A question and answer session on the social media channel attracts a knowledgeable audience.
Last Friday, Spencer Dale, chief economist at BP, hosted a live Q&A session to discuss the energy giant’s just-published 2017 Energy Outlook.
Mr Dale, based in London, answered questions for an hour on the trends identified in the report: eg, the future of oil and gas supplies, the impact of electric vehicles and China’s changing energy landscape, etc; as well as the validity and reliability of BP’s forecasting.
The session attracted knowledgeable questions from industry specialists. Some questions were challenging, but there was no ‘trolling’ or inappropriate comments that have overwhelmed other online corporate forums. Probably inevitably for a session on LinkedIn, Mr Dale was even asked how to get a job on his team, which may have been part of the point. The Q&A panel was still receiving comments four days after the session closed.

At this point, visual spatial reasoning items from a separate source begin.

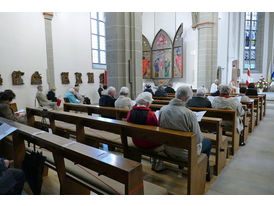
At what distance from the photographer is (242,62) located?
56.9ft

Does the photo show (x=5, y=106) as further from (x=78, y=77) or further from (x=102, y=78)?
(x=102, y=78)

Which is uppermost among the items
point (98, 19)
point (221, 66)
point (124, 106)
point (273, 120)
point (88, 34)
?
point (98, 19)

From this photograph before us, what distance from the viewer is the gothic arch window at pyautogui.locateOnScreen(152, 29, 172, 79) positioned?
1379 cm

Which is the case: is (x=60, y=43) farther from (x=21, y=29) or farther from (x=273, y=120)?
(x=273, y=120)

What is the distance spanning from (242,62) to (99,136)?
17.5m

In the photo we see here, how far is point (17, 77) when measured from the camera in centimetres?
854

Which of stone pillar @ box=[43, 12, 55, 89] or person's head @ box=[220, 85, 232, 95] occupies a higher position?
stone pillar @ box=[43, 12, 55, 89]

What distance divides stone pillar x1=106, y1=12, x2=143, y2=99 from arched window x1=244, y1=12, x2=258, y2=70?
632 inches

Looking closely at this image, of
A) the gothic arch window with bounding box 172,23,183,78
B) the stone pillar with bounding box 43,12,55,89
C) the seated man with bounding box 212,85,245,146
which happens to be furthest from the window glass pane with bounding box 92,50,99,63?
the seated man with bounding box 212,85,245,146

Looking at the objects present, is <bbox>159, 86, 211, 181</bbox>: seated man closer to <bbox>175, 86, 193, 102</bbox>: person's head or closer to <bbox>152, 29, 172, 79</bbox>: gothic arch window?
<bbox>175, 86, 193, 102</bbox>: person's head

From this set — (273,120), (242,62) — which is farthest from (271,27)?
(273,120)

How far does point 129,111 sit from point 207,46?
8.81 m

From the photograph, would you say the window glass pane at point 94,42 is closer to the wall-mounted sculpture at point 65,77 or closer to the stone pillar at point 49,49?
the wall-mounted sculpture at point 65,77

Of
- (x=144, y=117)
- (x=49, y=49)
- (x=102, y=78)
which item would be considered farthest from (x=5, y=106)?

Several usability problems with LinkedIn detracted from the experience, however – including a link not working, the confusing display of two panels where users could post questions, and difficulty in seeing new questions unless the screen was refreshed. We also had trouble with the ‘see more’ links to expand the comments. It is not just LinkedIn – we have found bad usability to a problem across social media channels, and we are not sure why.
Usability problems aside (and which are probably out of BP’s control), LinkedIn is an appropriate channel to speak ‘expert-to-expert’ and maintain the company’s reputation with industry professionals and jobseekers.